## Aufgabe 1
In welchen Jahren wurden laut dem Auszug zum Urteil des VG Magdeburg die beiden Kinder geboren?
## Aufgabe 2
Gib aus dem Auszug zum Urteil des VG Magdeburg den Abschnitt wortgetreu wieder, der mit „2. Von der Möglichkeit“ beginnt und mit „(Leitsätze der Redaktion)“ endet.
## Aufgabe 3
Führe den Auszug zum Urteil des VG Magdeburg über subsidiären Schutz nach seinem letzten Satz weiter.

──────── Vorliegender Auszug

STREIT 2/2024

S. 84-85

VG Magdeburg, §§ 4, 3e AsylG

Subsidiärer Schutz für alleinstehende Inderin mit zwei kleinen Kindern

1. Eine alleinstehende Frau mit zwei kleinen Kindern erhält in Indien landesweit keinen wirksamen staatlichen Schutz vor Gewalt und sexuellen Übergriffen.
2. Von der Möglichkeit einer selbständigen Existenzsicherung einer alleinstehenden Frau mit zwei Kindern ist aufgrund der Vielfalt von Diskriminierungen, sozialen Stigmatisierungen und Stereotypen ihr gegenüber nicht auszugehen.
(Leitsätze der Redaktion)
Urteil des VG Magdeburg vom 09.10.2023, 5 A 40/22 MD

Zum Sachverhalt:
Bei den Klägerinnen handelt es sich um eine indische Staatsangehörige (Klägerin zu 1) und zwei Kinder, die 2012 und 2018 geboren sind. Die Klägerin zu 1) hat von ihrem drogen- und spielsüchtigen Ehemann und Vater der beiden Kinder Gewalt erfahren und es kam zur Trennung. Mutter und Schwester der Klägerin zu 1) leben mittlerweile nicht mehr in Indien, der in Indien lebende Bruder des Ehemanns hat den Kontakt zu den Klägerinnen abgebrochen. Das Bundesamt für Migration und Flüchtlinge (Beklagte) lehnte den Asylantrag der Kläger*innen vollumfänglich ab.

────────────────
──────── Aufgelistete Zeilen

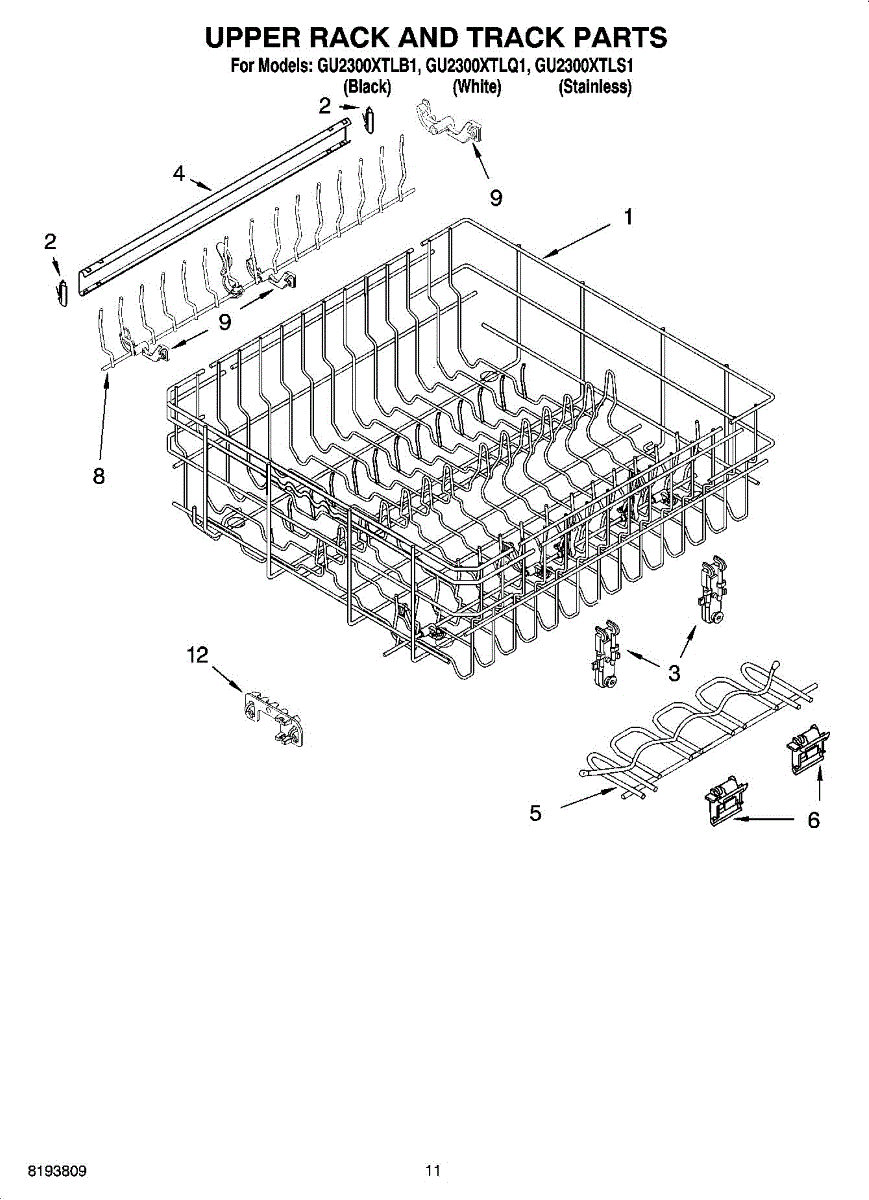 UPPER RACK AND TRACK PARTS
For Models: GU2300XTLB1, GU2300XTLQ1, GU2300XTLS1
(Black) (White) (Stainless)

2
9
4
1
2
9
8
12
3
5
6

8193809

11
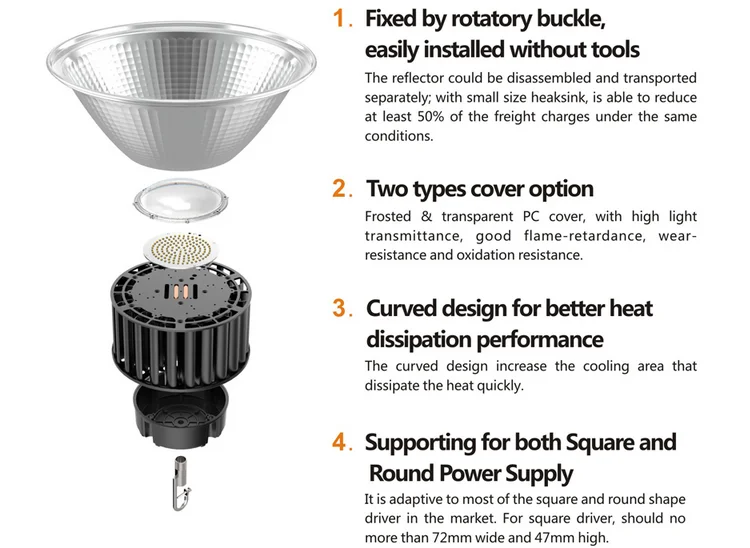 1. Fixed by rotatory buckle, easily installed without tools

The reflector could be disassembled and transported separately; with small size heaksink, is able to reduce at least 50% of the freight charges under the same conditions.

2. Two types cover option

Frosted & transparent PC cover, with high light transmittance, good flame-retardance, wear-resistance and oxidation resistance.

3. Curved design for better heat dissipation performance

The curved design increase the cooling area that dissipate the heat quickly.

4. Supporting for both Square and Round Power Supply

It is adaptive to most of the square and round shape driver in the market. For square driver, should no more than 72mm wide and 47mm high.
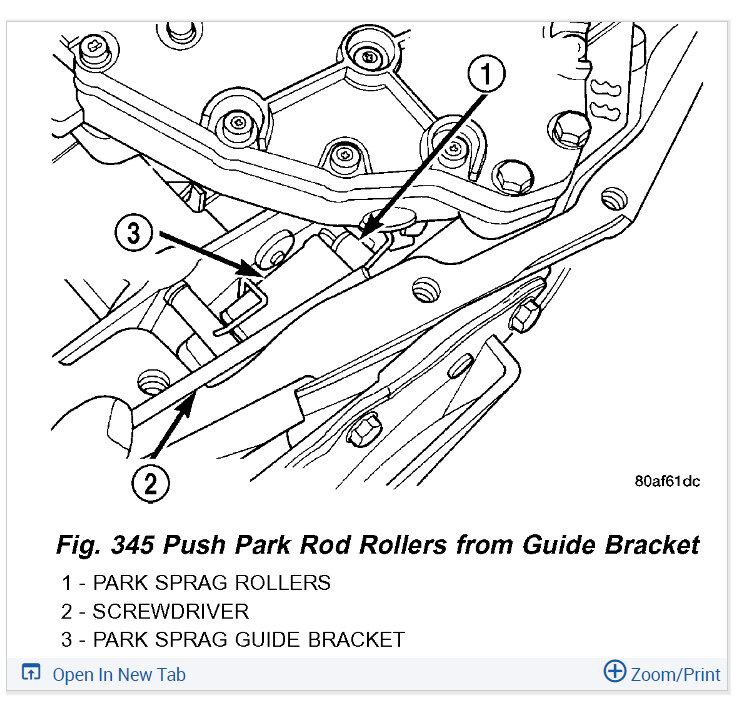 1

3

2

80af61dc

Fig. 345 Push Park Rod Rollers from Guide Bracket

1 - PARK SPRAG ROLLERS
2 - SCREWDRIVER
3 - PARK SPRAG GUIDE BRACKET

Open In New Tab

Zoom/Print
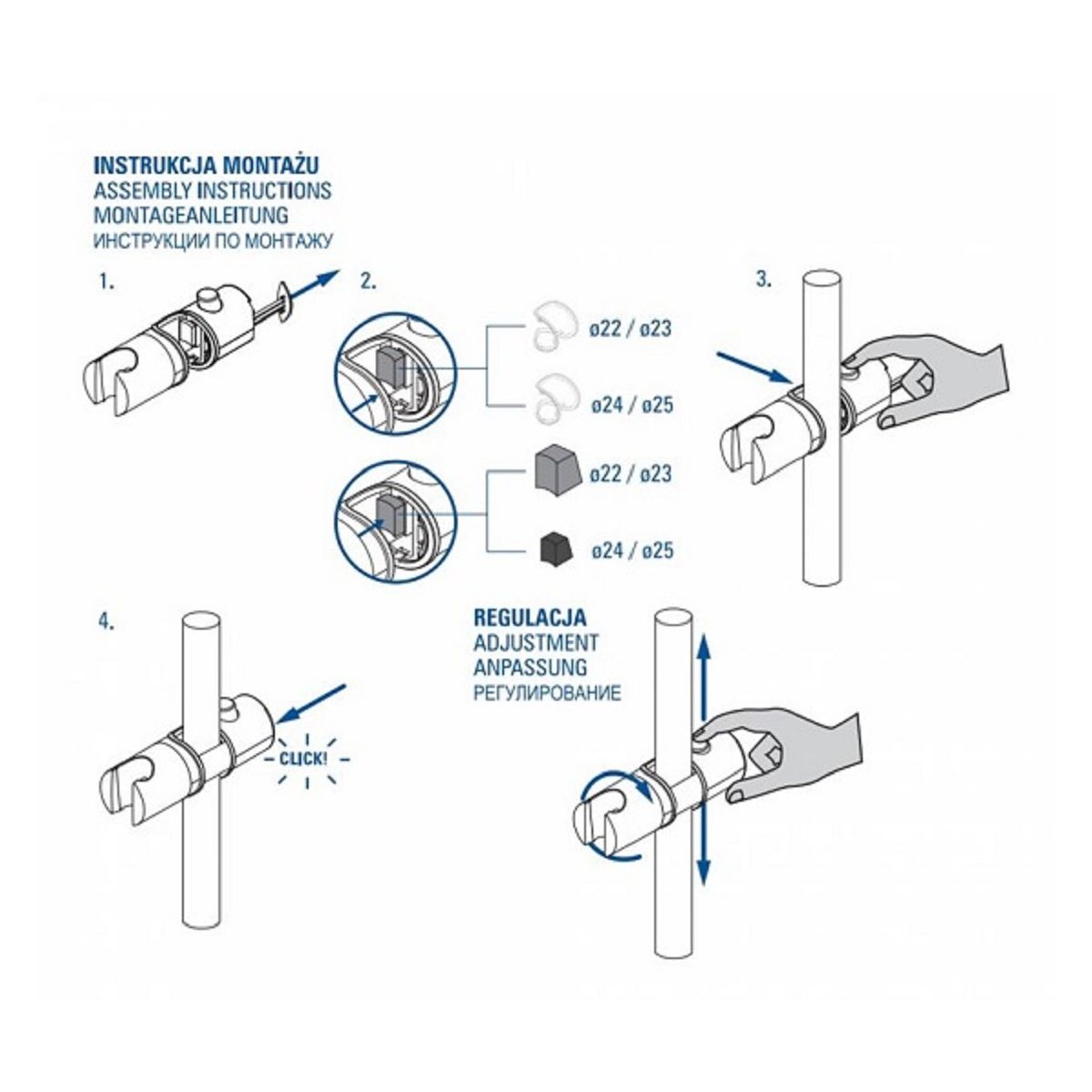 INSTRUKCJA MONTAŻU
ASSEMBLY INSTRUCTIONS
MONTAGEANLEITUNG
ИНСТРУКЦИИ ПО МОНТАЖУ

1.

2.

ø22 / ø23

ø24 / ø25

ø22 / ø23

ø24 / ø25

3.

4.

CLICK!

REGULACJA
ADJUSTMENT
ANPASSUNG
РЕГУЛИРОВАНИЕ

────────────────
──────── Aufgelistete Zeilen

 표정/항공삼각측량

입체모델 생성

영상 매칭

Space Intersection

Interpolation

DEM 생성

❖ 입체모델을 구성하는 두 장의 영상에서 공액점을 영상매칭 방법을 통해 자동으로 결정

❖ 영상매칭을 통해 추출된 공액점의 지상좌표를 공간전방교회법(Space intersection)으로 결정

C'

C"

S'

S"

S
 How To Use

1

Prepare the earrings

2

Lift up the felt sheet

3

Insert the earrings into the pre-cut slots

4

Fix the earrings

────────────────

## Antwort 1
2012 und 2018.

## Antwort 2
2. Von der Möglichkeit einer selbständigen Existenzsicherung einer alleinstehenden Frau mit zwei Kindern ist aufgrund der Vielfalt von Diskriminierungen, sozialen Stigmatisierungen und Stereotypen ihr gegenüber nicht auszugehen.
(Leitsätze der Redaktion)

## Antwort 3
Aus den Gründen:
Die zulässige Klage […] hat in der Sache Erfolg […]. Den Klägern droht im Falle der Rückkehr nach Indien eine erniedrigende Behandlung.
Die Klägerin zu 1) hat ihren in Italien lebenden Ehemann verlassen. Sie hat deshalb im Falle der Rückkehr nach Indien damit zu rechnen, dass sie von den Familienangehörigen ihres Ehemannes verfolgt wird, weil die Trennung der Klägerin zu 1) von ihrem Ehemann von dessen Familienangehörigen als eine Verletzung der Familienehre angesehen wird. Schutz vor Übergriffen durch die Familienangehörigen des Ehemannes der Klägerin zu 1) hat sie nicht zu erwarten.
Aufgrund tief verwurzelter sozialer Traditionen bleibt die soziale Realität von Frauen in Indien von systematischer Benachteiligung und Diskriminierung bestimmt. Materielle Benachteiligung, Ausbeutung, Unterdrückung und fehlende sexuelle Selbstbestimmung prägen häufig den Alltag von Frauen. Gewalt, Vergewaltigungen und sexuelle Übergriffe gegen Frauen sind in Indien in nahezu allen Landesteilen und quer durch alle gesellschaftlichen Schichten weiterhin ein großes Problem (zum Vorstehenden: Auswärtiges Amt, Lagebericht Indien vom 05.06.2023 Seite 12 ff.). Vor diesem gesellschaftlichen Hintergrund hat die Klägerin zu 1) als alleinstehende Frau mit zwei kleinen Kindern keinen wirksamen Schutz vor Übergriffen durch die Polizei oder andere staatliche Stellen zu erwarten.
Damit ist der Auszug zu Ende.